> [GIVEN PROBLEM]
Repeat exactly the lines from the one containing "Looking among" through the last line of the records below, both included, and nothing else.

> [RECORDS FOR THE EXERCISE]
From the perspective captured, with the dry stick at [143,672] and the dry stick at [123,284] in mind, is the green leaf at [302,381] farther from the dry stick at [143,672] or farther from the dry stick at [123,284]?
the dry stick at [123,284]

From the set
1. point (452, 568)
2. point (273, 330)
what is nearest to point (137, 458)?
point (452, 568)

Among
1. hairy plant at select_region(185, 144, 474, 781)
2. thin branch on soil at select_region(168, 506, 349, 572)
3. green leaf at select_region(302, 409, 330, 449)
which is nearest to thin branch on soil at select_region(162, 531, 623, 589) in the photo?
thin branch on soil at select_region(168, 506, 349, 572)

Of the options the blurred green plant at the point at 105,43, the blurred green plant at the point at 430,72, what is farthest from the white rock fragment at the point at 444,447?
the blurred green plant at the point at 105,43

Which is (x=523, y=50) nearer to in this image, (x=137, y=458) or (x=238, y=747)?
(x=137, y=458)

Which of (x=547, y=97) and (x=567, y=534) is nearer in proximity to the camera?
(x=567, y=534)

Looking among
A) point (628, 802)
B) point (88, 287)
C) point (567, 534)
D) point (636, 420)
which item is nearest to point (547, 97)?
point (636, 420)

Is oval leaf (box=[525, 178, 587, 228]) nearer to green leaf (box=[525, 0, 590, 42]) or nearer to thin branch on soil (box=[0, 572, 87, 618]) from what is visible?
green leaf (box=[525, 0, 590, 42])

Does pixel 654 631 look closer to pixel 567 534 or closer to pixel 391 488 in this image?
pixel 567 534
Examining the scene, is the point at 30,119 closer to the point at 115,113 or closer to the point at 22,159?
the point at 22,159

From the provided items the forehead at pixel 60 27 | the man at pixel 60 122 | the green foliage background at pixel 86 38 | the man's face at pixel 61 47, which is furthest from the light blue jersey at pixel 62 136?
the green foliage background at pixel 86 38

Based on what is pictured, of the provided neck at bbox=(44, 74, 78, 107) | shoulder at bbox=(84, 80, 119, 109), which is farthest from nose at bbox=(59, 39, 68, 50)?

> [FINAL ANSWER]
Looking among
A) point (628, 802)
B) point (88, 287)
C) point (567, 534)
D) point (636, 420)
which item is nearest to point (547, 97)?
point (636, 420)

Is oval leaf (box=[525, 178, 587, 228]) nearer to green leaf (box=[525, 0, 590, 42]) or nearer to thin branch on soil (box=[0, 572, 87, 618]) from what is visible?
green leaf (box=[525, 0, 590, 42])

Does pixel 654 631 look closer to pixel 567 534 or closer to pixel 391 488 in this image?
pixel 567 534
Examining the scene, is the point at 30,119 closer to the point at 115,113 or closer to the point at 22,159?
the point at 22,159

From the provided items the forehead at pixel 60 27 | the man at pixel 60 122 | the green foliage background at pixel 86 38 | the man's face at pixel 61 47, which is furthest from the light blue jersey at pixel 62 136?
the green foliage background at pixel 86 38

Based on what is pictured, of the provided neck at bbox=(44, 74, 78, 107) | shoulder at bbox=(84, 80, 119, 109), which is farthest from nose at bbox=(59, 39, 68, 50)?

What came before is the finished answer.